(What you are asked to do) Write the records out again, precisely as they stand.

(Items)
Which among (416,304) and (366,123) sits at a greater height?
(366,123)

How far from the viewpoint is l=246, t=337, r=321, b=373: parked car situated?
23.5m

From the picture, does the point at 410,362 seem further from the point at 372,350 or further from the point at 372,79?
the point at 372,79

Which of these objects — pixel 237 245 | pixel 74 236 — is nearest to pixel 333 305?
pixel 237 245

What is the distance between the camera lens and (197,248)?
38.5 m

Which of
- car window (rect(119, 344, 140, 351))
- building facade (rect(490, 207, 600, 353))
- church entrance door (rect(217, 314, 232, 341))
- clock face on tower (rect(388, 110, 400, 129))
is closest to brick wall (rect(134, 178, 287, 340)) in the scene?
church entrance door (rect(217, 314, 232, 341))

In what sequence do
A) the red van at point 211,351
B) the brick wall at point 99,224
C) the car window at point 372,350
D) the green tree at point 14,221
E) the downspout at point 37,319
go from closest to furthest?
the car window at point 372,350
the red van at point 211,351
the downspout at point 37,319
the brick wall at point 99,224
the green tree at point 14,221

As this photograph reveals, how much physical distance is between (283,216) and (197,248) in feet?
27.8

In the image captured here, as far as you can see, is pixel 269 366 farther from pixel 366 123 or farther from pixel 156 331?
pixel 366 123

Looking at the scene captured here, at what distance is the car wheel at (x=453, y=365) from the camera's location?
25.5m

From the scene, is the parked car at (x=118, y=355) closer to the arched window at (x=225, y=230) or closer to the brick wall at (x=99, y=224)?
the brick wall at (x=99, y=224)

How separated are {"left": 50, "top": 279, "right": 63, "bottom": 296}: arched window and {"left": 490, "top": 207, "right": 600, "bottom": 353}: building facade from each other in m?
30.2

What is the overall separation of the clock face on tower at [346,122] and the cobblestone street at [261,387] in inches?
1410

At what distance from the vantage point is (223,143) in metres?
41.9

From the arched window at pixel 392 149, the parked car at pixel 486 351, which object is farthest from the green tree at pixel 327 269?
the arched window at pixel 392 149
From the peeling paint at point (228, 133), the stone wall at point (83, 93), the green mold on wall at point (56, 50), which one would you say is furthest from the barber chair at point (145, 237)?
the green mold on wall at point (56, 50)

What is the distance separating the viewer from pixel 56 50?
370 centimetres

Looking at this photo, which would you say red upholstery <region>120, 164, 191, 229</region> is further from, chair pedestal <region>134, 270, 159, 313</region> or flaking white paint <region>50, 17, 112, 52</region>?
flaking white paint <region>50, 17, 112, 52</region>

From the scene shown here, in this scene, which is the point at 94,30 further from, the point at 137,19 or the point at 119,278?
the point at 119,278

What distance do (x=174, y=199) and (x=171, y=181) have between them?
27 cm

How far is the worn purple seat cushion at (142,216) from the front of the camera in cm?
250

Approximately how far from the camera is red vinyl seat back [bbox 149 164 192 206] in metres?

(Expected answer)
Which among (416,304) and (366,123) sits at a greater height?
(366,123)

How far from the viewpoint is l=246, t=337, r=321, b=373: parked car situated?
23.5m

From the picture, does the point at 410,362 seem further from the point at 372,350 or further from the point at 372,79?
the point at 372,79

Which of these objects — pixel 237 245 | pixel 74 236 — is nearest to pixel 333 305?
pixel 237 245

What is the distance between the camera lens and (197,248)?
38.5 m

Which of
- car window (rect(119, 344, 140, 351))
- building facade (rect(490, 207, 600, 353))
- church entrance door (rect(217, 314, 232, 341))
- clock face on tower (rect(388, 110, 400, 129))
is closest to brick wall (rect(134, 178, 287, 340)) in the scene?
church entrance door (rect(217, 314, 232, 341))

In what sequence do
A) the red van at point 211,351
B) the brick wall at point 99,224
C) the car window at point 372,350
D) the green tree at point 14,221
E) the downspout at point 37,319
go from closest to furthest?
the car window at point 372,350
the red van at point 211,351
the downspout at point 37,319
the brick wall at point 99,224
the green tree at point 14,221

As this photograph reveals, how much physical distance is between (283,216) and (197,248) in feet?
27.8

In the image captured here, as far as you can see, is pixel 269 366 farther from pixel 366 123 or farther from pixel 156 331?
pixel 366 123

Looking at the scene captured here, at what distance is the car wheel at (x=453, y=365) from the camera's location?
25.5m

From the scene, is the parked car at (x=118, y=355) closer to the arched window at (x=225, y=230) or closer to the brick wall at (x=99, y=224)?
the brick wall at (x=99, y=224)

How separated are {"left": 50, "top": 279, "right": 63, "bottom": 296}: arched window and {"left": 490, "top": 207, "right": 600, "bottom": 353}: building facade from each other in m?
30.2

What is the overall separation of the clock face on tower at [346,122] and the cobblestone street at [261,387] in inches?
1410

At what distance from the vantage point is (223,143) in metres?
41.9

From the arched window at pixel 392 149, the parked car at pixel 486 351, which object is farthest from the green tree at pixel 327 269?
the arched window at pixel 392 149
From the peeling paint at point (228, 133), the stone wall at point (83, 93), the green mold on wall at point (56, 50), which one would you say is furthest from the barber chair at point (145, 237)?
the green mold on wall at point (56, 50)

What is the distance separating the viewer from pixel 56 50?
370 centimetres

Looking at this photo, which would you say red upholstery <region>120, 164, 191, 229</region> is further from, chair pedestal <region>134, 270, 159, 313</region> or flaking white paint <region>50, 17, 112, 52</region>?
flaking white paint <region>50, 17, 112, 52</region>

From the scene shown here, in this scene, which is the point at 94,30 further from, the point at 137,19 or the point at 119,278?
the point at 119,278

What distance do (x=174, y=199) and (x=171, y=181) have between them?
27 cm

How far is the worn purple seat cushion at (142,216) from the front of the camera in cm?
250

Approximately how far from the camera is red vinyl seat back [bbox 149 164 192 206] in metres?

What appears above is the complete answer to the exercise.